Boy do I feel dumb! ??? I recognized Cindy's name after I sent out the post originally! It was wonderful to have Cindy welcomed with such warm responses from everyone. Being a newbie, I'm still learning who everyone is and any news that is out there. Though I have been actively reading about what is going on in the Morgellons Community, and am aware of events, relating names and events is a memory process.

Memory being the key word, given that I have that 'brainfog' and 'slight memory loss' from this dreaded ailment.

I've sent Cindy and email, introducing myself, however I wanted to put this out to the group. Does anyone know how to reach the Board of Directors at the MRF, and who would be the key person to talk with in regards to having the MRF open their non-profit status to allow Chapters?

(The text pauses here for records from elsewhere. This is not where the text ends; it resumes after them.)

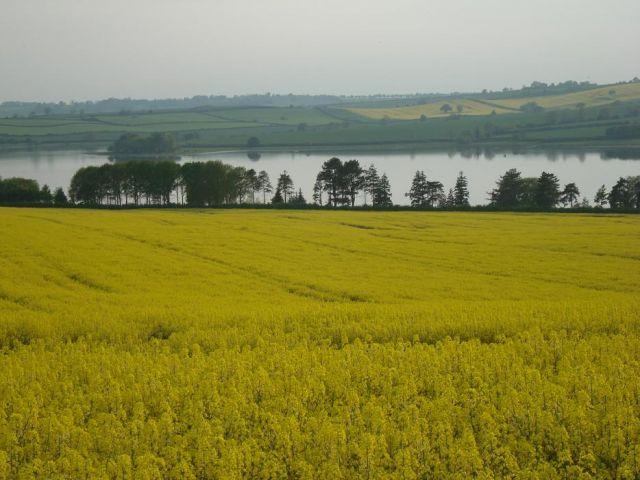 Zdjęcia: Luton, Jezioro za zoltym wzgorzem, WIELKA BRYTANIA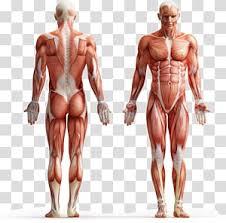 Internal Organs Of The Human Body Anatomical Chart Anatomy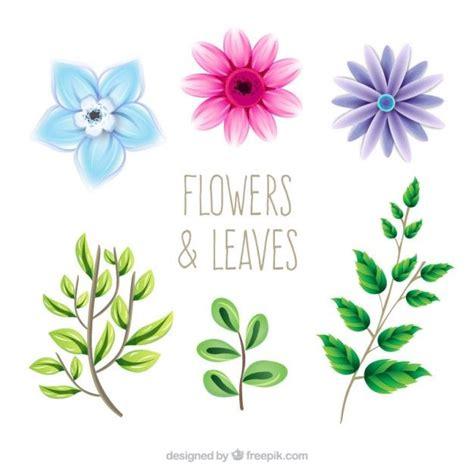Bonitas flores y hojas dibujadas a mano Vector Gratis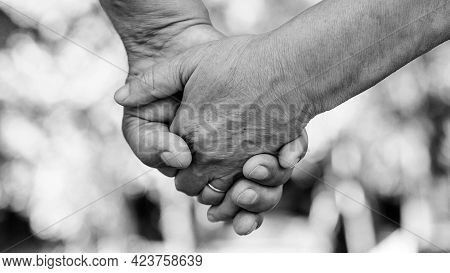 Hands Of An Elderly Couple, Close-up. Olderly Couple Holding Hands During Walking. Love Concept.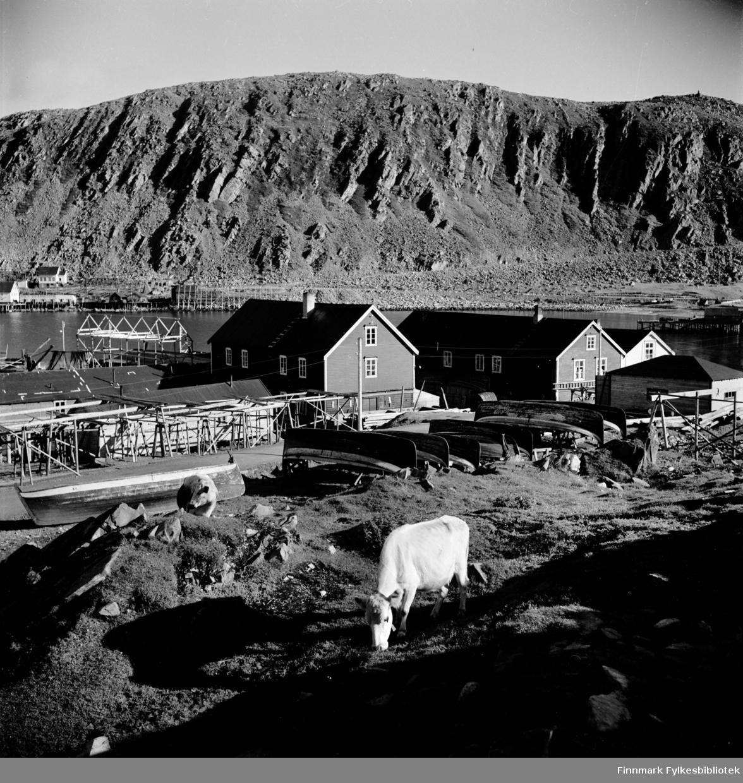 Kjøllefjord sentrum fotografert i 1940. I forgrunnen går kyr og beiter i sola. Åpne fiskebåter ligger hvelvet på rekke og rad langs veien ovenfor fiskehjeller og sjøhus. I bakgrunnen ses fiskebruk og bebyggelse på andre siden av bukta. Til høyre går den gamle veien skrått oppover fjellsiden.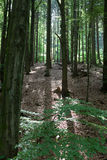 bakbelyst skog Royaltyfria Foton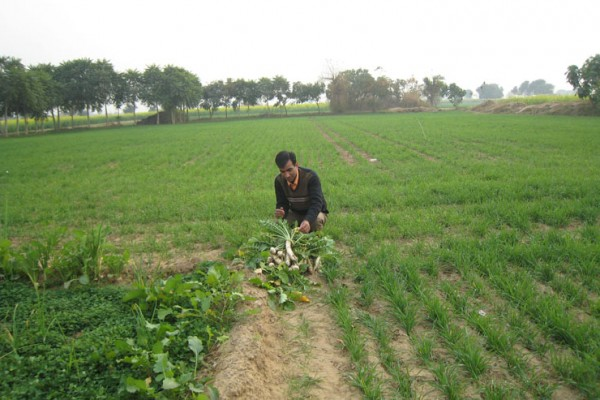 Healthy Crops and Vegetables under FAO Project at Tripari, Gurgaon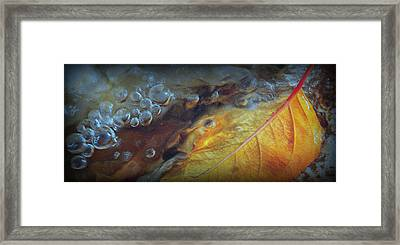 Refreshed.. Framed Print by Al  Swasey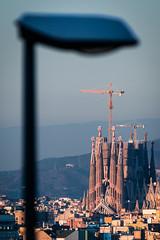 Sagrada Familia (Ramon InMar) Tags: teleobjetivo longlens barcelona sagradafamilia composition goldenhour lamp farola cityscape city paisatgeurba urbana urban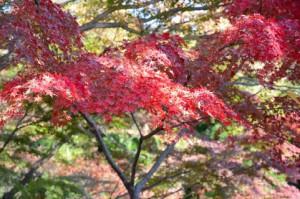 紅葉です、朝晩が寒くなってきました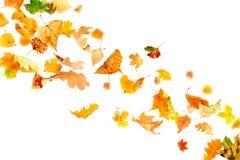 fallande leaves för höst Arkivbilder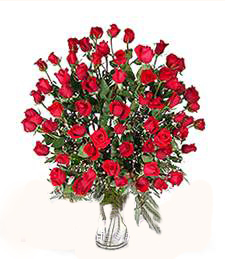 5-Dozen 'Just Because' Roses--WOW!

Though I agree with Jonsi, that we can't wait, this has to be a 'grassroots' effort. I would like to work with MRF in getting this started. In fact, if anyone is interested, I believe we should have a committee to meet with or at least contact MRF, to get this going. Since the CDC and the news announcements we have seen the amount of people coming forward double.

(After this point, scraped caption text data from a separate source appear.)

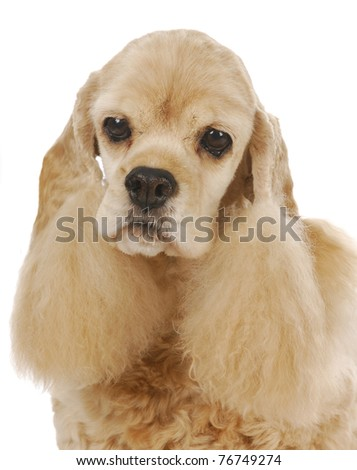 senior dog - cute cocker spaniel head portrait on white background - stock photo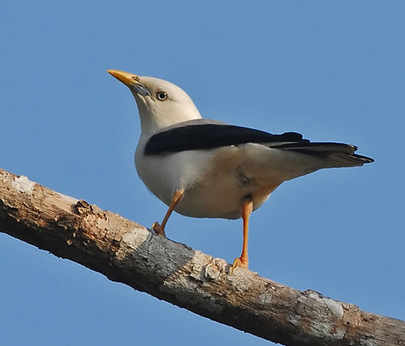 Andaman White-headed Starling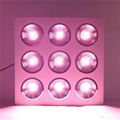 Full Spectrum 9x200W COB led grow light kit good for medical plant 7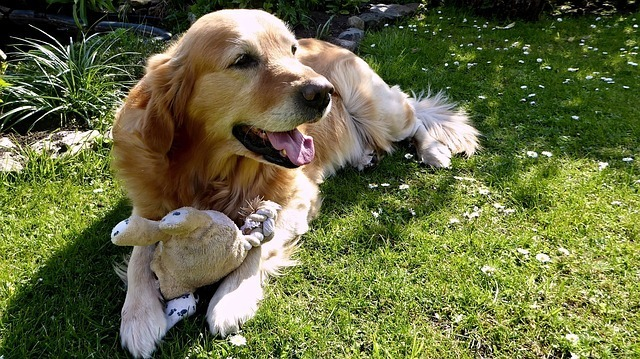 Good toys for golden retrievers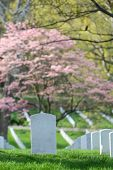 pic of arlington cemetery  - Arlington National Cemetery in Spring  - JPG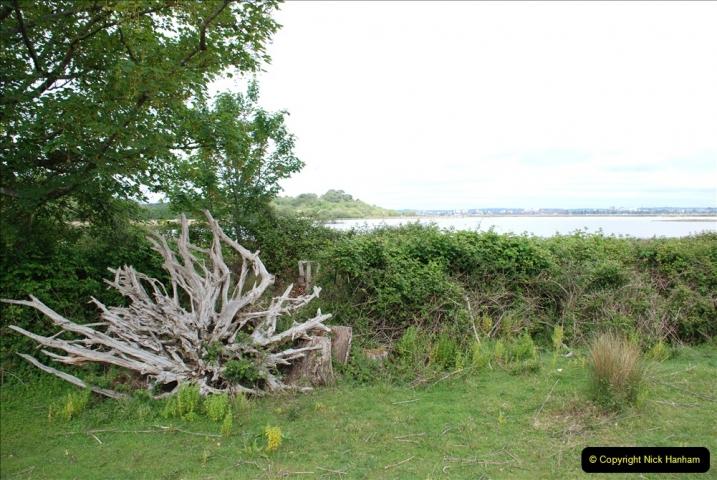 2019-05-26 Brownsea Island visit. (11) 11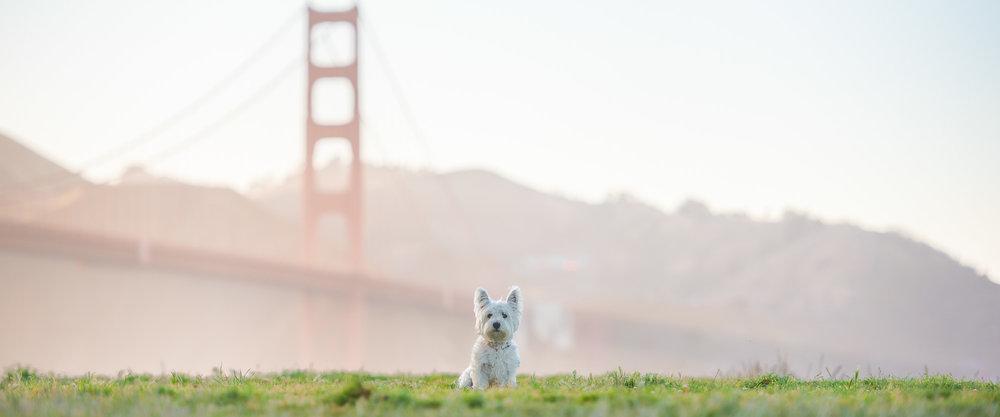 dog photo San Francisco Golden Gate Bridge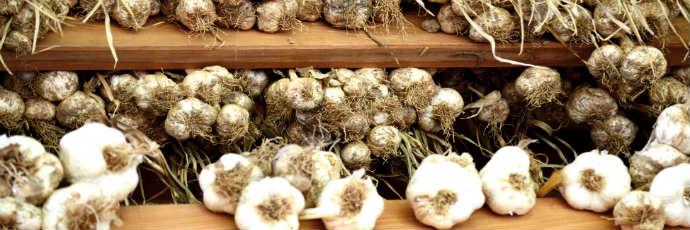 Heritage Caraglio Garlic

Folks what we are looking at is similar to how the AIDS news evolved. We are just beginning to see how far spread this disease is and we need to have the infra-structure to support these people. Similar to most situations, until someone who has clout ie: celebrity, $$... become infected or someone close to them becomes infected with Morgellons, will we see real wide-spread support. Similar to how Elizabeth Taylor helped the AIDS cause when Rock Hudson died.

So I propose concurrently, while getting the support groups started and assisted in their endeavors, we could be working with MRF to associate those support groups interested, in becoming a Chapter.

Is anyone interested in this idea? Should I post this as a new post idea? Franky and all the other moderators, what do you think?

Thanks, Carrie

[jonsi]

Many things to address, yes Jo!

I welcome any input from NMO and MDR. This would be so helpful, but I'm not going to wait for months and months for these organizations to maybe get involved.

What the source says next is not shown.